= Tracking (skydiving) =

Technique to increase horizontal speed while skydiving

Tracking is a technique used by skydivers during freefall to increase their horizontal speed. Tracking is considered a fundamental skill in the sport because it allows multiple skydivers to gain separation from each other prior to deploying their parachutes. Nearly all licensing organizations mandate a student show proficiency at tracking in order to obtain their skydiving license.

==Technique==
Although there are many variations of the basic body position it essentially involves the skydiver moving out of the traditional face-to-earth & arched position, and straightening the legs, bringing the arms to the sides and de-arching, using the body to cup the air as a means of providing greater lift. There is debate over what exactly constitutes the most efficient tracking position (providing the best glide ratio), especially concerning how far (if at all) the skydiver's legs should be spread. Some variations of the tracking position work well for some individuals and not so well for others. Also, when a skydiver gains experience, his or her preferred body position often changes.

==Glide ratio==
Good trackers can cover nearly as much ground as the distance they fall, approaching a glide ratio of 1:1. The fall rate of a skydiver in an efficient track is significantly lower than that of one falling in a traditional face-to-earth position; the former reaching speeds as low as 90 mph, the latter averaging around the 120 mph mark.

==Practices==
Tracking is regarded as an essential life saving skill for all freefall skydivers engaging in relative work with others, allowing the jumpers to gain horizontal separation after building a formation and before opening their parachutes. Accordingly, the greater the number of skydivers on a jump, the better their tracking skills must be. In addition to having to track a longer distance after break-off (tracking away for separation before opening), they also have to be more aware of other jumpers around them and have to be able to track in a straight line away from the center of the formation.

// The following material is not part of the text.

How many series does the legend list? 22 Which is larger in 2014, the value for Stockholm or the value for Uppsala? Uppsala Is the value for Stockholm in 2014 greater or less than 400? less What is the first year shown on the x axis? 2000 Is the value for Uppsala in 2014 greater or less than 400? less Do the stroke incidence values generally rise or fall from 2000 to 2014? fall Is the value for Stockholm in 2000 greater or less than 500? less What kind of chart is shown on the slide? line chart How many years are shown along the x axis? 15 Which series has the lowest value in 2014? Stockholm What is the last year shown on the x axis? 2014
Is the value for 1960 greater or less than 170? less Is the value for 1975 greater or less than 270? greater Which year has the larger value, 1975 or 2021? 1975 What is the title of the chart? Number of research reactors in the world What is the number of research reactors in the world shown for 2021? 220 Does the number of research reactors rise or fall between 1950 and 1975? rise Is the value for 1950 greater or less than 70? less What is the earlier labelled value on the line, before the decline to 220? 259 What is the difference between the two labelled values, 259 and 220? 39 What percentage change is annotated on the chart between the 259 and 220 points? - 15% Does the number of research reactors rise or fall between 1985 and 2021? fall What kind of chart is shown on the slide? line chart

Tracking is not however purely a life saving skill; many skydivers participate in ‘tracking dives’ where the whole skydive until break-off will be spent tracking. On all tracking dives there should be a designated leader, usually the most proficient tracker, who will plan the horizontal trajectory of the dive. This serves several purposes; first of all, the other trackers will have a target to chase, gauge their relative horizontal speed on and potentially take grips upon.

While considered an area of freeflying, tracking dives are popular amongst many skydivers across the disciplines. Tracking dives are some of the most accessible and sociable dives that everyone regardless of experience level can take part in. Tracking dives are often planned at the end of the day, and with less emphasis on quantitative results (formation skydiving), or on holding difficult and new body positions (freeflying). They are commonly viewed as the most relaxing, low pressure jumps.

Atmonauti dives, a.k.a. "Angled flight", are a recently conceived variant with a significantly different body position, giving a far steeper flight angle between traditional track and head down. Tracking and Atmonauti dives are considered by most skydivers (wingsuiting notwithstanding) to go the furthest towards the feeling of ‘true flight’ due to the large horizontal distances covered, the low terminal velocity, and the fact that at such heights the ground does not appear to be approaching at all.

On October 5, 2012, the Swiss Marc Hauser set a first world record in speed tracking, a discipline he founded. The measured ground speed was 188.9 mph over the dropzone of Skydive Empuriabrava, Spain. Only a specially adapted skydiving suit was used (no wingsuit, tracking suit, nor additional weights were used).

==Safety==
Even though inexperienced jumpers often take part on tracking dives, the risks of such dives should not be underestimated. An efficient track can reach horizontal speeds of nearly 100 mph (one experienced diver was witnessed to keep pace with a twin-engine plane as it took off from DeLand Municipal Airport in 1995, thus registering his speed in excess of 115 mph). Collisions with other groups or with members of one's own group would result in serious injury or death. For this reason the number of inexperienced jumpers on a tracking dive should be limited by the organizer.